#### Request A:
Using the linear algebra notes, decide whether each statement agrees with them: (i) orthogonal unit vectors are called orthonormal; (ii) a set of orthogonal vectors will be linearly independent; (iii) only one field is given as an example of `mathbb{F}`. Answer yes or no for each and quote the words of the notes that decide it.
#### Request B:
Give a continuation of the linear algebra notes, picking up right after their last sentence.

#### Page extract:
If `\vec{u}, \vec{v}` are orthogonal and unit vectors, we say they are orthonormal.

Bases

Recall if an equation `vec{v} = \sum_{i=1}^m a_i vec{w}_i` holds, then we say `vec{v}` is linear dependent on or `vec{v}` is in the span of `vec{w}_1, ..., vec{w}_n`. If no scalars `a_i` exists such that an equation of this type holds, then we say `vec{v}` is linearly independent of `vec{w}_1, ..., vec{w}_n`.
For example, `[[1],[0]] = [[1],[1]] + [[1],[-1]]`, so `[[1],[0]]` is linearly dependent on `[[1],[1]]` and `[[1],[-1]]`.
Recall also we said a subset `V` of `\mathbb{F}^n` containing `mathbf{0}`, closed under vector addition and multiplication by scalars, is a vector space. (You can give a more general definition than this. Remember we are using `mathbb{F}` to mean some field such as `RR`, `CC` or `ZZ_n`.)
A set of linearly independent vectors which span `V` is called a basis for `V`.
Notice a set of orthogonal vectors `X` will be linearly independent.
A set of orthonormal vectors `X` which span `V` is called an orthonormal basis.
For example, `\{\ [[1],[0]], [[0],[2]]\}` is a basis for `\mathbb{R}^2`, `\{\ [[1/sqrt(2)],[1/sqrt(2)]], [[1/sqrt(2)],[-1/sqrt(2)]]\}` is an orthonormal basis `\mathbb{R}^2`.

Dual Spaces, Tensors

Given a vector space `V` over `mathbb{F}`, a linear functional is a map `f:V -> \mathbb{F}`, such that for any vectors `vec{u}, vec{v} in V` and `a,b in \mathbb{F}` we have `f(a\cdot vec{u} + b\cdot vec{v}) = a \cdot f(vec{u}) + b \cdot f(vec{v})`.
Given two linear functionals `f`, `g` and a scalar `b`, we can define `(b\cdot f)(vec{u})` as `f(b\vec{u})` and `(f + g)(vec{u})` as `f(vec{u}) + g(vec{u})`.

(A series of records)
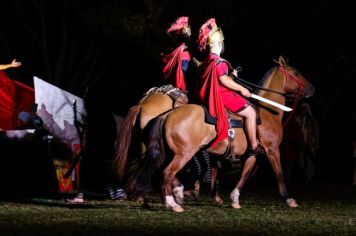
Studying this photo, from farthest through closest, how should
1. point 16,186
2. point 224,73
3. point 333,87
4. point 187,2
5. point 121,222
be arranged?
1. point 333,87
2. point 187,2
3. point 16,186
4. point 224,73
5. point 121,222

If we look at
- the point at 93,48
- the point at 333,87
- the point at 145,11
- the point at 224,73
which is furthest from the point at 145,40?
the point at 224,73

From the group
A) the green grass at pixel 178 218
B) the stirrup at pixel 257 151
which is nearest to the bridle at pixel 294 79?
the stirrup at pixel 257 151

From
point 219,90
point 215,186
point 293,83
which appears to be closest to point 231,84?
point 219,90

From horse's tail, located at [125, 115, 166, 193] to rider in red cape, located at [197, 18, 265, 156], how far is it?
83cm

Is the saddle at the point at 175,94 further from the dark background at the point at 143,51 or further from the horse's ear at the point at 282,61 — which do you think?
the dark background at the point at 143,51

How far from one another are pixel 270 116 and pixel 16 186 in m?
6.84

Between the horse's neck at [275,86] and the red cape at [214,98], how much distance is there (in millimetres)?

#### Exercise response A:
(i) Yes: "If `\vec{u}, \vec{v}` are orthogonal and unit vectors, we say they are orthonormal."
(ii) Yes: "Notice a set of orthogonal vectors `X` will be linearly independent."
(iii) No: "some field such as `RR`, `CC` or `ZZ_n`"

#### Exercise response B:
The space of linear functionals on `V` closed under these operations is called the dual space of `V`, and is denoted `V^\star`.
Notice for any vector `vec{w}` that `vec{w}^{\top}(a\cdot vec{u} + b\cdot vec{v}) = a \cdot vec{w}^{\top}vec{u} + b \cdot vec{w}^{\top}vec{v}`, so `vec{w}^{\top}` can be viewed as a linear functional.
It turns out that given a basis `u_1, ..., u_k` for `V \subseteq mathbb{F}^n` (let's assume things are finite dimensional), then `u_1^{\top}, ..., u_k^{\top}` will be a basis for `V^\star`.
Notice the inner product also satisfies `(a cdot vec{u}+ b cdot vec{v}, vec{w}) = a(vec{u}, vec{w}) + b(vec{v}, vec{w})`. Our previous discussion showed in was linear in its second argument. So it is linear in both argument.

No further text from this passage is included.